Apagaram as velas que ardiam no aposento e saltavam procurando sítio por onde se escapassem.
O descer e subir do cordel com as campainhas grandes não cessava; a maior parte da gente do castelo, que não sabia da verdade do caso, estava verdadeiramente suspensa e admirada.
Pôs-se D. Quixote em pé e, levando a mão à espada, começou a atirar estocadas pelas reixas e a dizer com grandes brados:
— Fora, malignos nigromantes, fora, canalha feiticeiresca; eu sou D. Quixote de la Mancha, contra quem não valem nem têm força as vossas más intenções.
E voltando-se para os gatos que andavam pelo aposento, atirou-lhes muitas cutiladas; acudiram à reixa, e por ali saíram; mas um, vendo-se tão acossado pelas cutiladas de D. Quixote, saltou-lhe à cara, agarrou-se-lhe ao nariz com unhas e dentes, e a dor obrigou D. Quixote a soltar grandes gritos.
Ouvindo isto o duque e a duquesa, e considerando o que podia ser, acudiram muito depressa ao seu quarto e, abrindo a porta, deram com o pobre cavaleiro procurando com todas as suas forças arrancar o gato da cara. Entraram com luzes e viram a desigual peleja; acudiu o duque a separar os contendores, e D. Quixote bradou:
— Ninguém mo tire, deixem-me com este demônio, com este nigromante, com este feiticeiro, que eu lhe mostrarei quem é D. Quixote de la Mancha.
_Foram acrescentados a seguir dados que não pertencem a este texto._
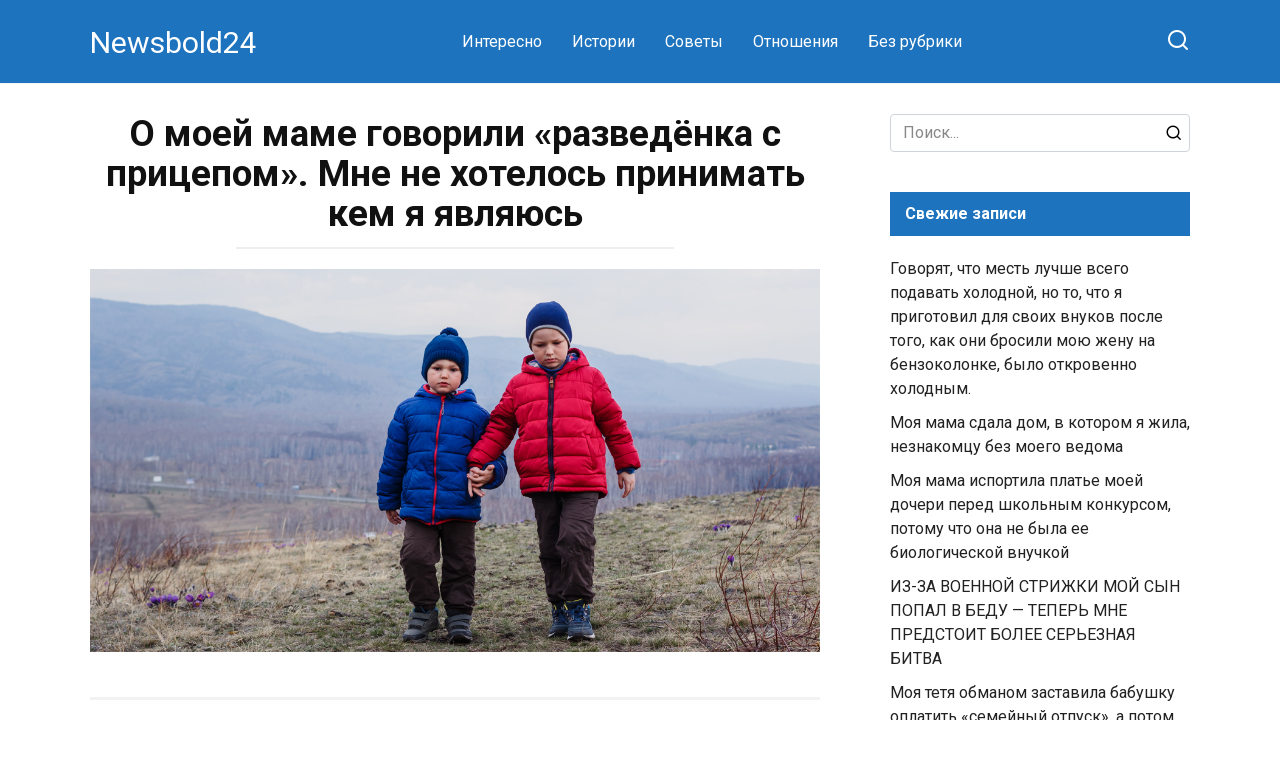

--- FILE ---
content_type: text/html; charset=utf-8
request_url: https://www.google.com/recaptcha/api2/aframe
body_size: 268
content:
<!DOCTYPE HTML><html><head><meta http-equiv="content-type" content="text/html; charset=UTF-8"></head><body><script nonce="-HruDztG3K2t1VktJGhZ5Q">/** Anti-fraud and anti-abuse applications only. See google.com/recaptcha */ try{var clients={'sodar':'https://pagead2.googlesyndication.com/pagead/sodar?'};window.addEventListener("message",function(a){try{if(a.source===window.parent){var b=JSON.parse(a.data);var c=clients[b['id']];if(c){var d=document.createElement('img');d.src=c+b['params']+'&rc='+(localStorage.getItem("rc::a")?sessionStorage.getItem("rc::b"):"");window.document.body.appendChild(d);sessionStorage.setItem("rc::e",parseInt(sessionStorage.getItem("rc::e")||0)+1);localStorage.setItem("rc::h",'1769157116437');}}}catch(b){}});window.parent.postMessage("_grecaptcha_ready", "*");}catch(b){}</script></body></html>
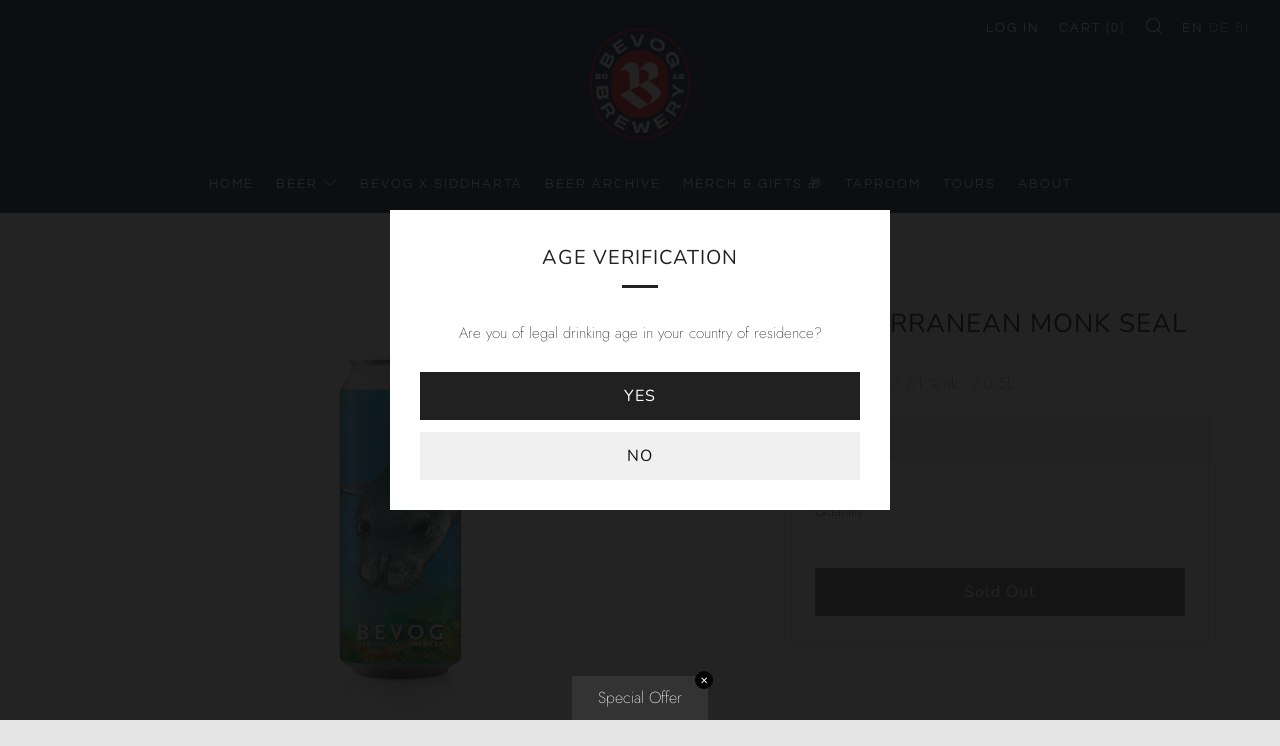

--- FILE ---
content_type: text/javascript
request_url: https://bevog.com/cdn/shop/t/5/assets/custom.js?v=152733329445290166911583751459
body_size: -723
content:
//# sourceMappingURL=/cdn/shop/t/5/assets/custom.js.map?v=152733329445290166911583751459
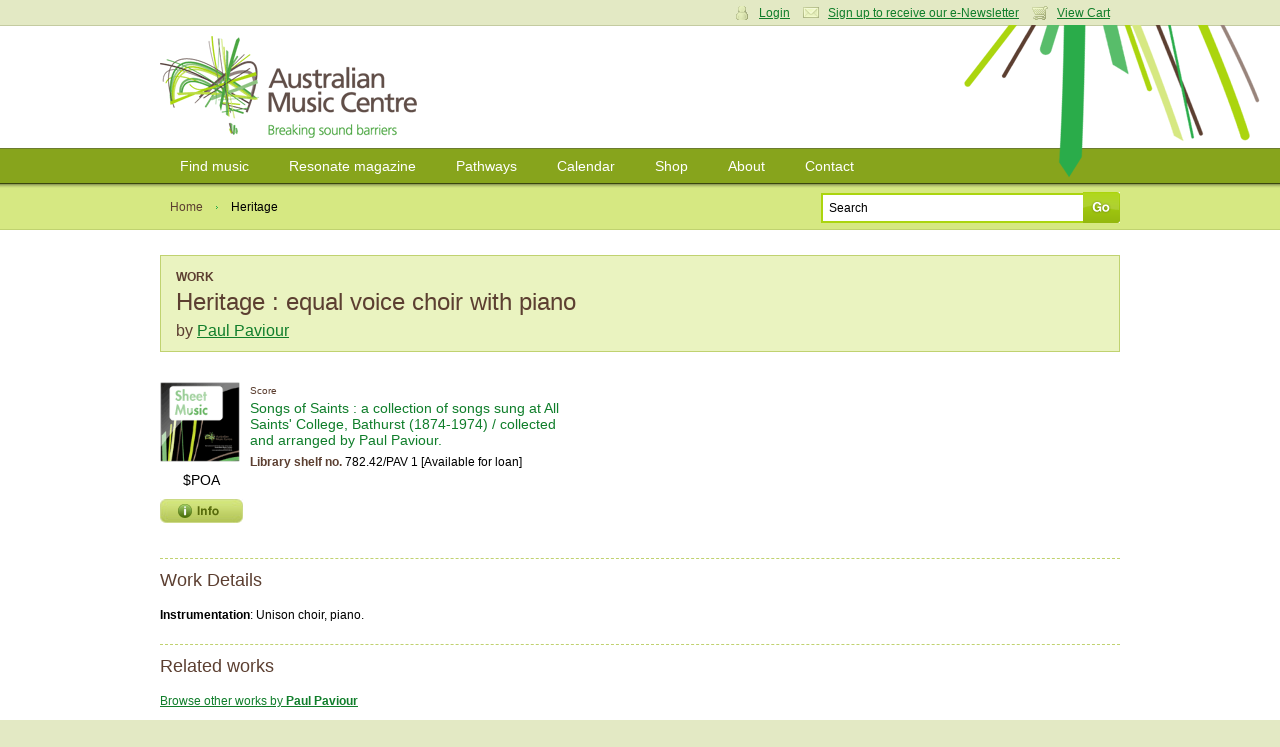

--- FILE ---
content_type: application/javascript
request_url: https://www.australianmusiccentre.com.au/js/workSuccess.js
body_size: 370
content:
$(document).ready(function(){$("div.work_images a").lightBox();$("div.work_synopsis p:first").addClass("first_para");$("div.work_products:nth-child(6n)").addClass("first_product");$(".image_product").each(function(){var a=0;var e=250;var g=500;var f=null;var b=false;var h=false;var d=$(".trigger",this);var c=$(".info_popup",this).css("opacity",0);var i=$("p.product_noprice",this).text();$([d.get(0),c.get(0)]).mouseover(function(){if(f){clearTimeout(f)}if(b||h){return}else{b=true;if(i=="Non Commercial"){c.css({top:113,left:65,display:"block"}).animate({top:"-="+a+"px",opacity:1},e,"swing",function(){b=false;h=true})}else{if(i=="$POA"){c.css({top:61,left:65,display:"block"}).animate({top:"-="+a+"px",opacity:1},e,"swing",function(){b=false;h=true})}else{c.css({top:95,left:65,display:"block"}).animate({top:"-="+a+"px",opacity:1},e,"swing",function(){b=false;h=true})}}}return false}).mouseout(function(){if(f){clearTimeout(f)}f=setTimeout(function(){f=null;c.animate({top:"-="+a+"px",opacity:0},e,"swing",function(){h=false;c.css("display","none")})},g);return false})})});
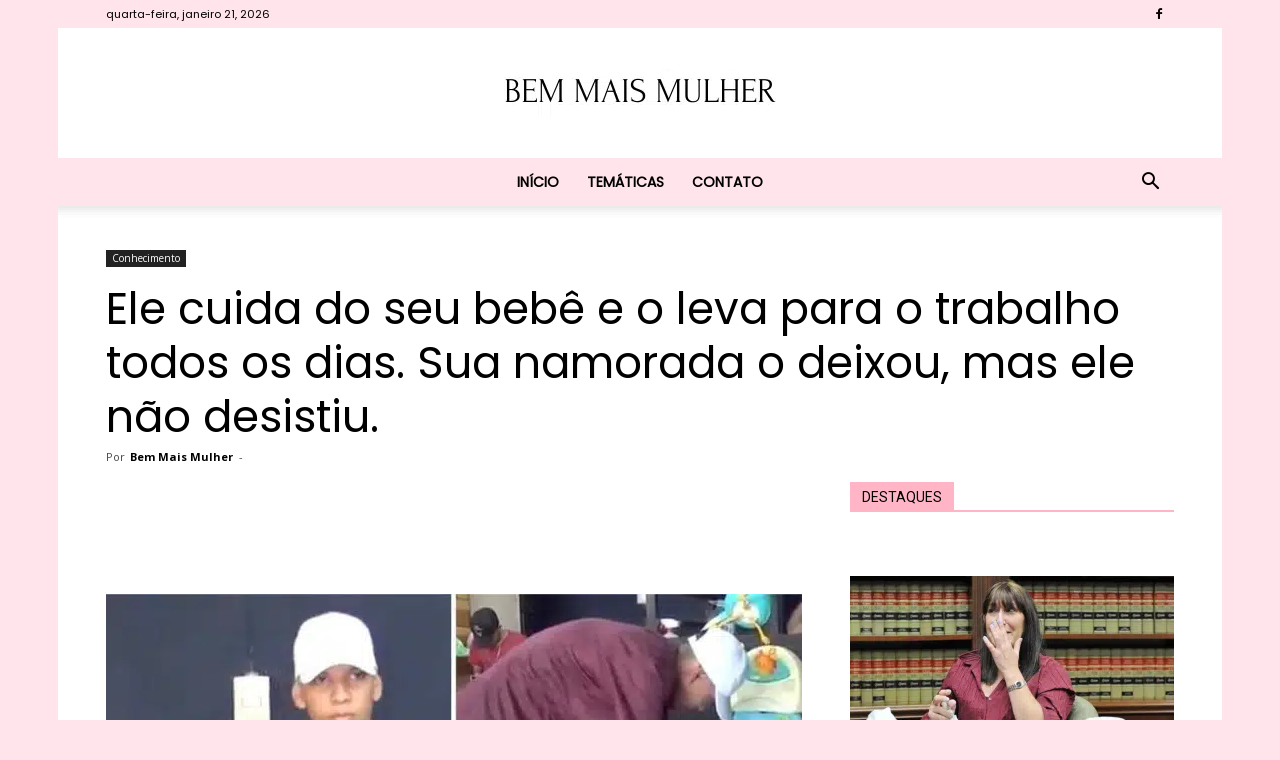

--- FILE ---
content_type: text/html; charset=utf-8
request_url: https://www.google.com/recaptcha/api2/aframe
body_size: 266
content:
<!DOCTYPE HTML><html><head><meta http-equiv="content-type" content="text/html; charset=UTF-8"></head><body><script nonce="SpaE-jFrFhNiw5h_r9BMEw">/** Anti-fraud and anti-abuse applications only. See google.com/recaptcha */ try{var clients={'sodar':'https://pagead2.googlesyndication.com/pagead/sodar?'};window.addEventListener("message",function(a){try{if(a.source===window.parent){var b=JSON.parse(a.data);var c=clients[b['id']];if(c){var d=document.createElement('img');d.src=c+b['params']+'&rc='+(localStorage.getItem("rc::a")?sessionStorage.getItem("rc::b"):"");window.document.body.appendChild(d);sessionStorage.setItem("rc::e",parseInt(sessionStorage.getItem("rc::e")||0)+1);localStorage.setItem("rc::h",'1769015638091');}}}catch(b){}});window.parent.postMessage("_grecaptcha_ready", "*");}catch(b){}</script></body></html>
Mas o gato, não se importando com essas ameaças, cada vez mais berrava e o arranhava; afinal, o duque arrancou-o e atirou-o pela janela. Ficou D. Quixote de cara escalavrada e com o nariz pouco são, mas muito despeitado por lhe não terem deixado pôr termo à batalha que travara com aquele malandrino nigromante.
Mandaram buscar óleo de amêndoas doces, e a própria Altisidora lhe pôs com as suas branquíssimas mãos uns panos em todos os sítios feridos e, ao pôr-lhos, disse-lhe em voz baixa:
— Todas estas desgraças te sucedem, empedernido cavaleiro, pelo pecado da tua dureza e pertinácia; e pede a Deus que Sancho, teu escudeiro, se esqueça de se açoitar, para que nunca saia do seu encantamento essa Dulcinéia tão tua amada, nem a gozes, nem vás para o tálamo com ela, pelo menos vivendo eu, que te adoro.
A tudo isto só respondeu D. Quixote com um profundo suspiro, e logo se estendeu no leito, agradecendo aos duques a mercê, não porque tivesse medo daquela canalha gatesca, nigromântica e campainhadora, mas porque conhecera as boas intenções com que tinham vindo socorrê-lo.
Os duques deixaram-no sossegar e foram-se ambos pesarosos do mau resultado da burla, porque não tinham suposto que saísse tão pesada e tão custosa a D. Quixote aquela aventura, que lhe rendeu cinco dias de cama e de encerramento, sucedendo-lhe então outra mais agradável que a anterior, que não se conta agora para se acudir a Sancho Pança, que andava muito solícito e muito gracioso no seu governo.